Jonina’s favourite time to be in Olurfsbudir is winter when the snow has covered the heath and everything is white all the way to the blue mountains. It gets light at eleven o’clock and dark again at four. It is silent, vast and godforsaken – black herds of Iceland horses and the steam rising from the pool, the only things moving. And the light changes from minute to minute, fog, walls of fog, the sun, a sudden view of the mountains, the sky splitting open and drawing shut again with threatening, blue-black clouds, then again fog and no more light at all.

Jonina finds driving to Olurfsbudir soothing; it calms her nerves, her whole body and also her heart. She longs to sit on the sofa by the window in the wooden house, to stare out at the grassy hummocks and not think of anything.

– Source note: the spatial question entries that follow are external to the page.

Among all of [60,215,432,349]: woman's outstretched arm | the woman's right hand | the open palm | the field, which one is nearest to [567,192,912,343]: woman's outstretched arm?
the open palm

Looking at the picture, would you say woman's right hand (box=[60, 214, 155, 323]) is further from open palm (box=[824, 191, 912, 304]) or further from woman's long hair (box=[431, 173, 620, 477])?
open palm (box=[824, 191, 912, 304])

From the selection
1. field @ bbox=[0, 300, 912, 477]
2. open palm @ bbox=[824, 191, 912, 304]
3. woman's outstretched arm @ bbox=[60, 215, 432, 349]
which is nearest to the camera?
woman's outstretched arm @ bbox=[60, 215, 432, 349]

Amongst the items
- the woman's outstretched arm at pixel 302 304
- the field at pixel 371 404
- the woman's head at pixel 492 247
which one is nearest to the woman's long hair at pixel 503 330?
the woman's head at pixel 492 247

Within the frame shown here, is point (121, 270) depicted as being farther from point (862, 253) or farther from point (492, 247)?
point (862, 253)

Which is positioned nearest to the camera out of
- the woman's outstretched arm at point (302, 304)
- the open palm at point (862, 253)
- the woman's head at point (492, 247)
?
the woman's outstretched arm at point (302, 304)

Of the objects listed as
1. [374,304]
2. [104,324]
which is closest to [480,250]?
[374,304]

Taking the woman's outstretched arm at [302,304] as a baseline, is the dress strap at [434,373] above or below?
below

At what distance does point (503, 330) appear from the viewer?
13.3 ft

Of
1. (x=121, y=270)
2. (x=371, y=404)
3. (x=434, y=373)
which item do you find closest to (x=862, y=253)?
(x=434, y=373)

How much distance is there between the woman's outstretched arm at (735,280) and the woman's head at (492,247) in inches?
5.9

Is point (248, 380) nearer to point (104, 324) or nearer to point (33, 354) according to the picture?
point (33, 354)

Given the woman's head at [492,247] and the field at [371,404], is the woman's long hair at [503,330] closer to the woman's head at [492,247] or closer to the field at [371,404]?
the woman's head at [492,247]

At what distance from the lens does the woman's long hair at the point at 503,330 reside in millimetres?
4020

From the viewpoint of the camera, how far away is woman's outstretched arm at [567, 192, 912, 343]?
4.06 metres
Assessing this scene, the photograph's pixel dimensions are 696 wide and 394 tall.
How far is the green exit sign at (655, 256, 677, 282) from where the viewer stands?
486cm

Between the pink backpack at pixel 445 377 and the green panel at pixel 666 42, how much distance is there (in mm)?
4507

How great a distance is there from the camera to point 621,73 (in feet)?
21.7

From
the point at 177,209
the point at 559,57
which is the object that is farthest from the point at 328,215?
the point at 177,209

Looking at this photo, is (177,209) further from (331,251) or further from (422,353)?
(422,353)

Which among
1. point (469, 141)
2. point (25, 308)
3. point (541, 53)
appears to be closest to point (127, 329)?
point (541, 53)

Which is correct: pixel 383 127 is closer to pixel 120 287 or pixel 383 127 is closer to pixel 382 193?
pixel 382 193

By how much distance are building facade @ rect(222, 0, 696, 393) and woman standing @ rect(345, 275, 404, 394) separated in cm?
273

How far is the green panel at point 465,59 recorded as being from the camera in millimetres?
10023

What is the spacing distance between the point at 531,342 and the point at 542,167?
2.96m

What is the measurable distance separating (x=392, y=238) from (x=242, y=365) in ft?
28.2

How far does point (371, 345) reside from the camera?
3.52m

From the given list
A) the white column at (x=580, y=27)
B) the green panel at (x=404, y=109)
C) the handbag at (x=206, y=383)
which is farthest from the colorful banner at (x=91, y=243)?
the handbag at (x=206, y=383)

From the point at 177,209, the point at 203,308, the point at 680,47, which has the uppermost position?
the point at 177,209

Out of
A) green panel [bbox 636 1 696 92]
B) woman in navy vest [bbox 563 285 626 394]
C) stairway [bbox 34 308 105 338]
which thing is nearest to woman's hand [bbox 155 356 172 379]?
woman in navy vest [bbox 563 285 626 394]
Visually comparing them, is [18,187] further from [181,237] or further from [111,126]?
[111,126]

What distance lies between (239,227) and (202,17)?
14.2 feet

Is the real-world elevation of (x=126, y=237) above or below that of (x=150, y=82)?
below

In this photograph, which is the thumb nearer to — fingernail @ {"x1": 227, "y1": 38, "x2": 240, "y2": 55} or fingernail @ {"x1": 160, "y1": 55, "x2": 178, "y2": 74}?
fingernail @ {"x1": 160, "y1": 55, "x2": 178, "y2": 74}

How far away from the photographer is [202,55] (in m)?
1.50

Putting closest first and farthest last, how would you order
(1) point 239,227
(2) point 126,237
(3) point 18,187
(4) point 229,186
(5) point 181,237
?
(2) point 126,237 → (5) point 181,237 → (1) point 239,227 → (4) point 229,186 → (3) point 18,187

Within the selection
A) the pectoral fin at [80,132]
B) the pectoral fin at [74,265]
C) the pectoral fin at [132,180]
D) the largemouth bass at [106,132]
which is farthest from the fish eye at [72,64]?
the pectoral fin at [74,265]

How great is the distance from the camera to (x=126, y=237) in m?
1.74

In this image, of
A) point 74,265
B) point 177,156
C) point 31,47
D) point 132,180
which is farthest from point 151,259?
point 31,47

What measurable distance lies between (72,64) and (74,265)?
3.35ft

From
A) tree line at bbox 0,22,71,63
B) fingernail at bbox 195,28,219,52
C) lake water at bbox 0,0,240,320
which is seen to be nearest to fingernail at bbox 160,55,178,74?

Even after all these years she still finds it purifying. She was afraid that Magnus wouldn’t know how to deal with Olurfsbudir when she took him out there for the first time, that he would think it all too monotonous, too quiet, but her fears were unfounded. Magnus enjoyed Olurfsbudir. On his first visit there, he took a small leather suitcase the contents of which Jonina inspected while he was in the bathroom. Three ironed shirts, three pairs of trousers, a perfect travelling case with shoe polish, brushes, polishing cloths, another case just as perfect containing sewing things, and a CD by Nick Cave. Jonina stood before the suitcase staring at its contents, at its touching and disquieting contents; then she snapped it shut again.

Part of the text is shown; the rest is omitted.